Les activistes des droits LGBTI, ainsi que ceux qui défendent des causes liées à la gouvernance, la corruption, ou les femmes engagées contre l'excision et le harcèlement sexuel, sont exposés à des risques importants. Ils courent notamment des dangers dans les zones où la sensibilisation aux enjeux comme l'excision est encore insuffisante. Nous avons documenté un cas où une défenseure ayant publié un rapport sur le harcèlement sexuel a reçu des appels anonymes menaçants après sa diffusion. Nous avons dû lui conseiller de limiter ses déplacements et mettre en place des mesures de sécurité physique et numérique pour elle et les membres de son organisation.
En 2025, la Côte d'Ivoire aura sa prochaine élection présidentielle. Redoutez-vous les risques de menaces contre les défenseurs des droits humains ?
Le 12 juin, le Président de la République de Côte d’Ivoire a pris une ordonnance relative à la société civile. Les dispositions de cette ordonnance retreignent la liberté d'association, d'expression et de manifestation. Cette ordonnance prévoit la dissolution de toute organisation qui provoquerait des troubles ou diffuserait des accusations contre les autorités et nous redoutons la dissolution de certaines organisations de la société civile et des arrestations si les élections de 2025 provoquent des contestations.
En juin, vous avez lancé un mouvement des femmes défenseures des droits humains d'Afrique de l'Ouest, quelle est l’importance de cette nouvelle structure ?
Ce mouvement a été lancé pour protéger les femmes défenseures et les groupes marginalisés en Afrique de l’Ouest, une région marquée par le terrorisme et les coups d'État. Dans cet environnement peu sûr pour les défenseurs des droits humains, notamment les femmes, ce réseau leur permettra de se faire entendre sur les scènes régionale et internationale en agissant ensemble.
Quelle est le rôle de la société civile en Côte d'Ivoire ?

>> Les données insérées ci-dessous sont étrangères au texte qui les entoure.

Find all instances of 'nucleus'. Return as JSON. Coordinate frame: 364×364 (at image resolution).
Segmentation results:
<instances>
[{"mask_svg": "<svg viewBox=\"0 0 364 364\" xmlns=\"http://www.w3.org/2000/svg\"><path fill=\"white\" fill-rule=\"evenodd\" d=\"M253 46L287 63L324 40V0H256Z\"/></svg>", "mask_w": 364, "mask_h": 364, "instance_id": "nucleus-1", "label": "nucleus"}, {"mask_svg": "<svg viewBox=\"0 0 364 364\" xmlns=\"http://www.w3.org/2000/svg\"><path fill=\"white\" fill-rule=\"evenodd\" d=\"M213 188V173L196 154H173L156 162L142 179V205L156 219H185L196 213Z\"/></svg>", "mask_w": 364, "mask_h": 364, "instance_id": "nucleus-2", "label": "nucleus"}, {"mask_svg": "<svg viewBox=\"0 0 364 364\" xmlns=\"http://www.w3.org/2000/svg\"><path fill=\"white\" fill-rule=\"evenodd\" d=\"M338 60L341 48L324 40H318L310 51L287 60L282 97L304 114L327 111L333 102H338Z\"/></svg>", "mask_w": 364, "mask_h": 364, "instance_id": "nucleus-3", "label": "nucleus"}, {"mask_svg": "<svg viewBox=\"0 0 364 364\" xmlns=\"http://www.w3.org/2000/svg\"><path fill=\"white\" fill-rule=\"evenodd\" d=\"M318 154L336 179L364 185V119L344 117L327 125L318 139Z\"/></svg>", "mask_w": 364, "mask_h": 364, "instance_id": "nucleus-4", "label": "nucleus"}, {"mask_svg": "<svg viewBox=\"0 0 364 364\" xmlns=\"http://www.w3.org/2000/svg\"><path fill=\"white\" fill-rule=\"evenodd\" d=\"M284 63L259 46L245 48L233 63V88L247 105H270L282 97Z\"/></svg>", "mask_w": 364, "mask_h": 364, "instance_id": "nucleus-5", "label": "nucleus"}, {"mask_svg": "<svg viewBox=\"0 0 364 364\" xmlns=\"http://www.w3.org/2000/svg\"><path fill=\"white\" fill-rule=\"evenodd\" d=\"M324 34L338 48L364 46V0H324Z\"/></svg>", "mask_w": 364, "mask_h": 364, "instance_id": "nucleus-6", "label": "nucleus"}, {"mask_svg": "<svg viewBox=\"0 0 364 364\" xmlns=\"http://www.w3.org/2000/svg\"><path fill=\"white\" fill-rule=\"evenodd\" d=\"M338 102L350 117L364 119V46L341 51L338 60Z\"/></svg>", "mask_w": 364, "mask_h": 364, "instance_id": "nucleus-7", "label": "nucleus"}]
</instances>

C'est un travail difficile, et je salue le courage des organisations de la société civile en Côte d'Ivoire qui s'engagent activement pour améliorer les droits humains en collaborant avec les mécanismes des Nations Unies, en menant des enquêtes, ainsi qu'en organisant des formations, des actions de sensibilisation et des activités de plaidoyer.
En 2014, les organisations de la société civile, notamment la Coalition Ivoirienne des Défenseurs des Droits Humains ont, à travers le processus de l’Examen Périodique Universel (EPU), proposé des recommandations pour créer une loi protégeant les défenseurs des droits humains. Ces recommandations ont été transformées en loi de promotion et de protection des défenseurs des droits de l’Homme, adoptée en juin 2014. C'est un exemple parmi d'autres montrant comment la société civile peut influencer positivement les droits humains en Côte d'Ivoire.
Quels espoirs avez-vous pour l'avenir de la Côte d'Ivoire ?
J'espère que la collaboration entre les autorités, les institutions des droits humains et les organisations de la société civile continuera de se renforcer. Je suis aussi optimiste pour le mécanisme de protection des défenseurs des droits humains lancé en Côte d'Ivoire en mars 2022, en espérant qu'il inclura les défenseurs eux-mêmes dans sa composition et ses décisions.
Je rêve d'un avenir où tous les textes juridiques internationaux adoptés par notre pays seront pleinement appliqués. Ensemble, nous pouvons construire un avenir pour la Côte d'Ivoire où les droits humains sont respectés et valorisés pour tous et toutes.